A systemic approach involving in‐silico and in‐vitro tests were used for the decolorization of five azo dyes, Reactive Yellow F3R, Joyfix Yellow 53R, Remazol Red RR, Drimaren Black CL‐S and Disperse Red F3BS, using Aeromonas hydrophila SK16 and Lysinibacillus sphaericus SK13. Homology models for laccase and azoreductase enzymes from these two bacteria were generated using Accelrys Discovery Studio 3.5 and validated.

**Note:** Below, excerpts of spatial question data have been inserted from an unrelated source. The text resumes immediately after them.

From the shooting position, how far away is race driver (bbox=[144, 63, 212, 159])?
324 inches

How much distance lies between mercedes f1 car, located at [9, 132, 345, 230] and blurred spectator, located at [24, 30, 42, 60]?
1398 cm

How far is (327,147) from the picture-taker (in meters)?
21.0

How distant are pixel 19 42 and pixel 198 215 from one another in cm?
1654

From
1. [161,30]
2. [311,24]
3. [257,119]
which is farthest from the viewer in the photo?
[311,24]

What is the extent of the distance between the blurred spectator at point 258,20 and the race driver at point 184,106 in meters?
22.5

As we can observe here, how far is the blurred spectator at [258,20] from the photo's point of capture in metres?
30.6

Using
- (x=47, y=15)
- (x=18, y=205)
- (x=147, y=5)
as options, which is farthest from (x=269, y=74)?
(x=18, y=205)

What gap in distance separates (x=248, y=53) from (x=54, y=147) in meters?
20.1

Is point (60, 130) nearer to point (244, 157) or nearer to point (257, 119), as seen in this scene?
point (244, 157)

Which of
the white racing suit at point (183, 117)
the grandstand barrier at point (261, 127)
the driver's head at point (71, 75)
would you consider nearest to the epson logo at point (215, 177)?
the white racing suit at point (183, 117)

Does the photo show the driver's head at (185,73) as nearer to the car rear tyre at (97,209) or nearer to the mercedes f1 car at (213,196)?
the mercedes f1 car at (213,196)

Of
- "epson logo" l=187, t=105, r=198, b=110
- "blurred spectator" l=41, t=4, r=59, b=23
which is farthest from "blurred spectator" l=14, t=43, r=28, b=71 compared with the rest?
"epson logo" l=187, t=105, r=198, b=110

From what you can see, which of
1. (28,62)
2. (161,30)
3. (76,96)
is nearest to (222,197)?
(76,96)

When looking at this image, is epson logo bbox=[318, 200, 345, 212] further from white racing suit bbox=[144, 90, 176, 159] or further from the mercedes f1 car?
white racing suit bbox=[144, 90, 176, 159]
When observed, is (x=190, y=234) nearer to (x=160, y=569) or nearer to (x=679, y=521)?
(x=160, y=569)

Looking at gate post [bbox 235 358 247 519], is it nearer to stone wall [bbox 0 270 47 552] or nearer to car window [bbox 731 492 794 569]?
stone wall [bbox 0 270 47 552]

Docking was performed with LeadIT software for binding energy calculation, and active site residues were identified. Reactive Yellow F3R showed highest binding energy with A. hydrophila, which emulated the decolorization percentage by ultraviolet–visible (UV–vis) spectroscopy. High‐performance LC (HPLC), Fourier transform IR spectroscopy (FTIR), and gas chromatography–mass spectrometry (GCMS) supported biotransformation and biodegradation of Reactive Yellow F3R by A. hydrophila SK16, and a biodegradation pathway was proposed. HPLC analysis of treated sample illustrated peaks at retention time 1.481, 3.165, 3.374, and 3.945 min while the control dye showed peaks at 1.478 and 3.106 min. GCMS analysis showed that (2 Z )‐but‐2‐ene, 1,3,5‐triazine, aniline, and naphthalene were formed as end products. The in‐silico outcome was in good agreement with experimental studies. Thus, it can be surmised that in‐silico molecular modeling and docking studies can assist as a preliminary tool for screening of potential bacterial system to be employed in textile dye decolorization and degradation studies.